• Required actions:
**1)** In the article on sodium channels and neuropathic pain, retype the section from "Genetic mutations can" to "people with diabetes.".
**2)** According to the article on sodium channels and neuropathic pain, in what share of people with diabetes does painful diabetic peripheral neuropathy occur?
**3)** Decide whether each statement agrees with the article on sodium channels and neuropathic pain. Answer yes or no, and quote the words from the article that decide it.
(a) The sodium channel blockers now available block all sodium channels.
(b) Pregabalin is a sodium channel blocker.
(c) The gene SCN11A causes hyperpolarization of Nav1.9.

• Passage to read:
* * * * * * * * *

The gene SCN10A has been linked to Nav1.8 and small fiber neuropathy, a condition that causes severe pain attacks in the hands or feet..2. It may also cause autonomic pain symptoms such as palpitations, bowel problems, and abnormal sweating.2,5

Genetic mutations can also cause less excitability by reducing sodium flow through a VGSC. The gene SCN11A causes hyperpolarization of Nav1.9, which may cause loss of pain sensation.2 Nav1.9 has also been linked to mutation that causes painful neuropathy.3

Nav1.7 and Diabetes

A 2014 article published in the journal Trends in Molecular Medicine suggests that as we learn more about VGSCs and the genes that affect them, we could find that they play a much larger role in acquired peripheral neuropathy—and maybe even in some common diseases. The article notes that painful diabetic peripheral neuropathy (DPN) occurs in up to 25% of people with diabetes.

It has traditionally been believed that painful DPN is a direct result of hyperglycemia. Painful DPN may actually occur very early in diabetes and  some people with long-standing diabetes never get DPN, the study authors noted. They proposed that painful DPN is not a complication of diabetes but rather the result of mutations at Nav1.7 that have been found in nerve cells and in pancreatic beta cells. Could these mutations increase both the risk for diabetes and painful DPN?6

“It may be that the diabetic pain we associated with metabolic changes may also be linked to genetic susceptibility. The pain medications we use for diabetic neuropathy now are mostly pregabalin (Lyrica, Pfizer) and duloxetine (Cymbalta, Lilly). Neither one is a sodium channel blocker, and they are only about 50% effective,” said Ulane.

Could Sodium Channels Offer Better Treatments for Neuropathic Pain?

“We already have sodium channel blockers, but they are not very effective and are limited by side effects. If we can find more targeted sodium channel blockers, we might be able to improve treatment of neuropathic pain,” Ulane said.

The problem with the sodium channel blockers now available is that they block all sodium channels. This includes VGSCs like Nav1.3 in the central nervous system and Nav1.5 in skeletal muscle. It also means these drugs can cause lots of unwanted adverse effects.7 For example, those associated with the sodium channel blocker lamotrigine include dizziness, joint pain, blurred vision, and uncontrollable shaking.8

This emphasizes the importance of the research on Nav1.7, Nav1.8, and most recently Nav1.9. These channels seem to be the ones that are specific to nerve pain. Pharmaceutical companies are actively working on drugs for Nav1.7 and Nav1.8 and will probably begin to include Nav1.9, now that it has also been linked to human pain. Finding drugs that selectively block just these channels could be the holy grail of neuropathic pain treatment.3,7

Chris Iliades, MD, is a full-time freelance writer based in Cape Cod, Massachusetts.

* * * * * * * * *

• Source data:
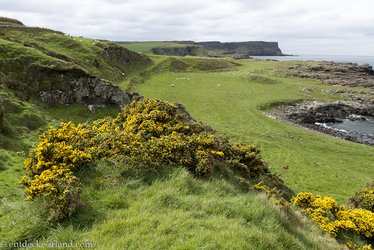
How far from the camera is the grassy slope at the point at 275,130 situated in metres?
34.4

* * * * * * * * *

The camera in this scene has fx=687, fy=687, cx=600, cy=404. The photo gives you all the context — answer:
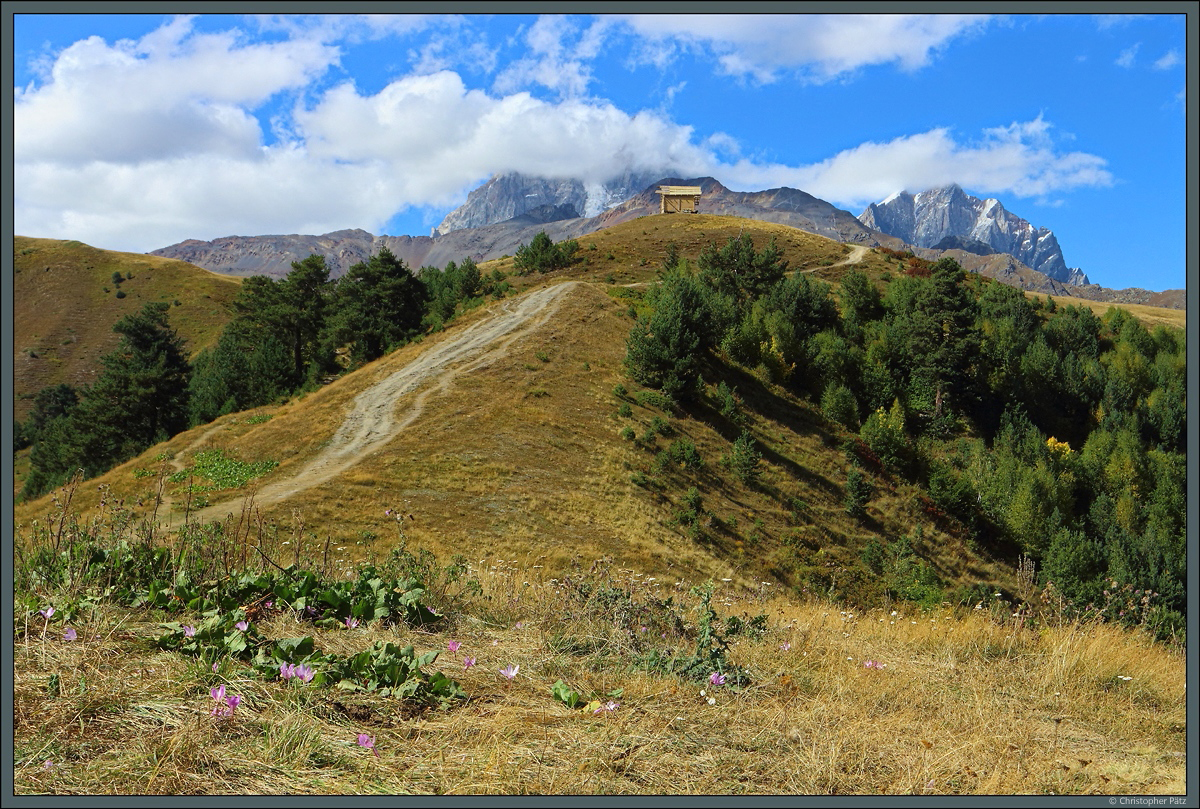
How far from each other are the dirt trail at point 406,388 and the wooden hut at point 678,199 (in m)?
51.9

* * * * * * * * *

• Solutions in order:
**1)**
Genetic mutations can also cause less excitability by reducing sodium flow through a VGSC. The gene SCN11A causes hyperpolarization of Nav1.9, which may cause loss of pain sensation.2 Nav1.9 has also been linked to mutation that causes painful neuropathy.3

Nav1.7 and Diabetes

A 2014 article published in the journal Trends in Molecular Medicine suggests that as we learn more about VGSCs and the genes that affect them, we could find that they play a much larger role in acquired peripheral neuropathy—and maybe even in some common diseases. The article notes that painful diabetic peripheral neuropathy (DPN) occurs in up to 25% of people with diabetes.

**2)** Up to 25%

**3)**
(a) Yes: "they block all sodium channels"
(b) No: "Neither one is a sodium channel blocker"
(c) Yes: "The gene SCN11A causes hyperpolarization of Nav1.9"